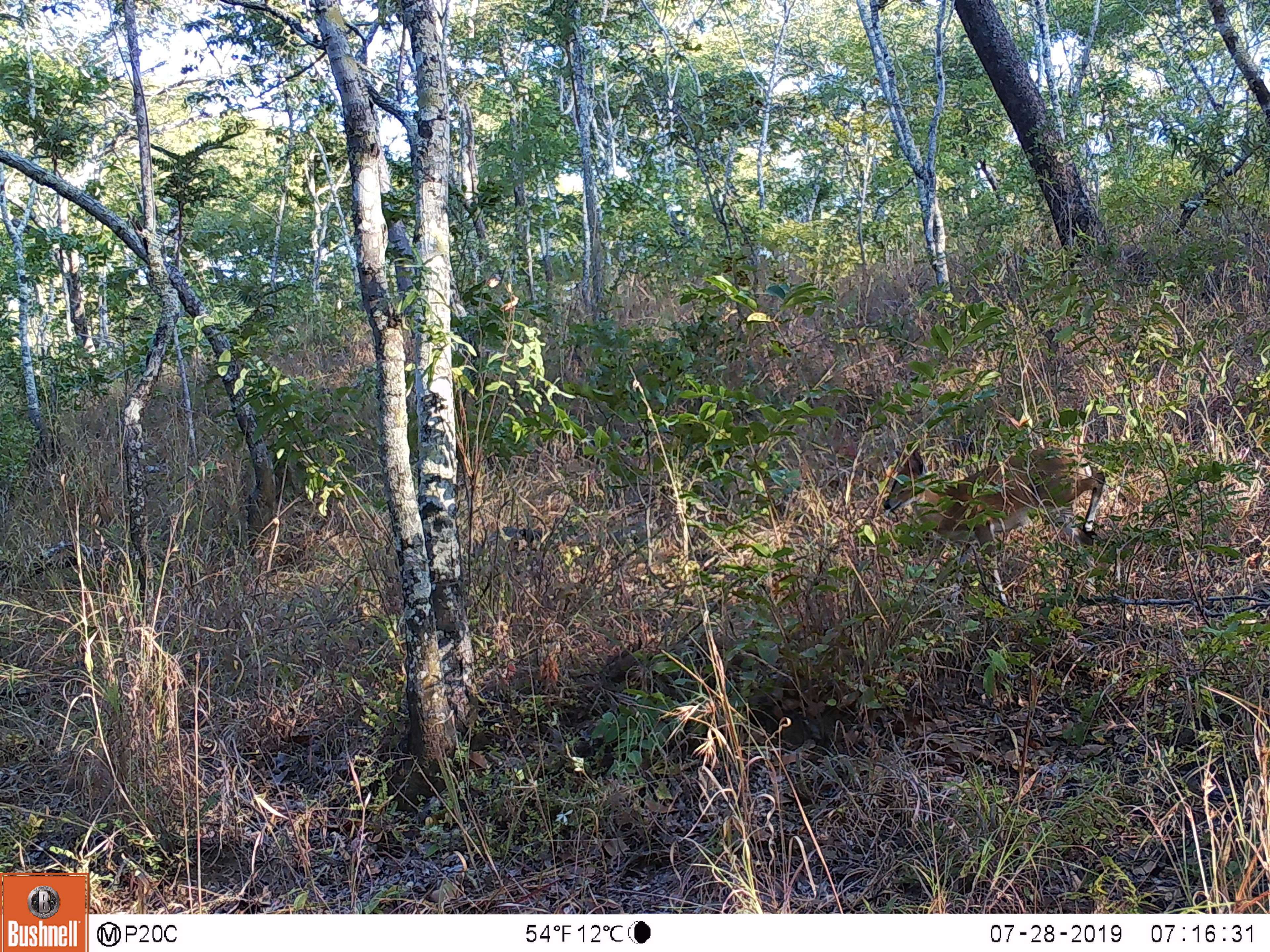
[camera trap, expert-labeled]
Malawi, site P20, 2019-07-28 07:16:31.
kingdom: Animalia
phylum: Chordata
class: Mammalia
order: Artiodactyla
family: Bovidae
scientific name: Antilopinae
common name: small antelope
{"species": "small antelope (Antilopinae)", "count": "1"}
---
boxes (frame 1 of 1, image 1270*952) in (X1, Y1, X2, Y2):
small antelope: (877, 433, 1110, 612)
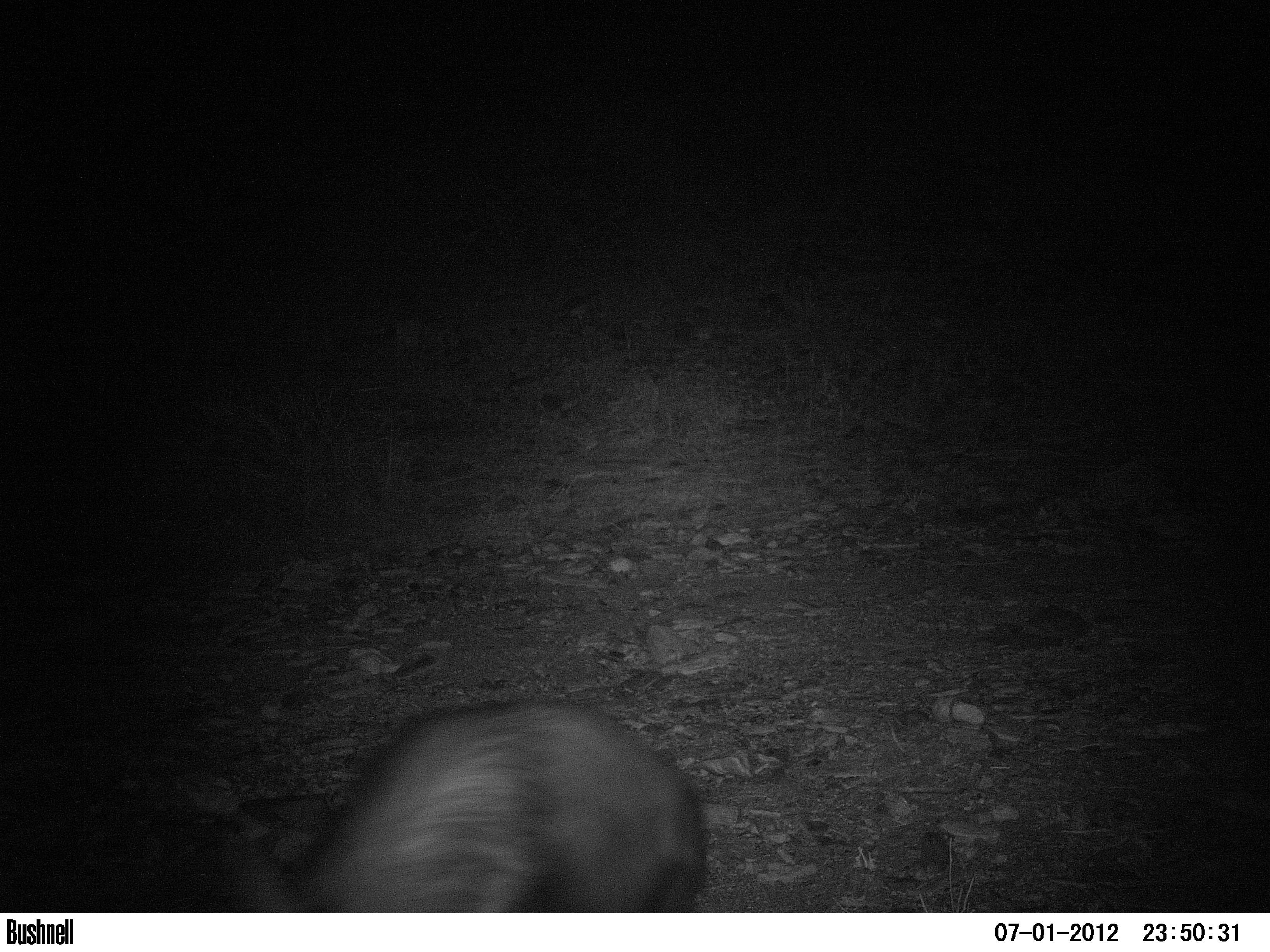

◆ Task objective: Here the job is to print all the entries above exactly, minus the images.

◆ Solution to this task:
[camera trap, expert-labeled]
Malawi, site P20, 2019-07-28 07:16:31.
kingdom: Animalia
phylum: Chordata
class: Mammalia
order: Artiodactyla
family: Bovidae
scientific name: Antilopinae
common name: small antelope
{"species": "small antelope (Antilopinae)", "count": "1"}
---
boxes (frame 1 of 1, image 1270*952) in (X1, Y1, X2, Y2):
small antelope: (877, 433, 1110, 612)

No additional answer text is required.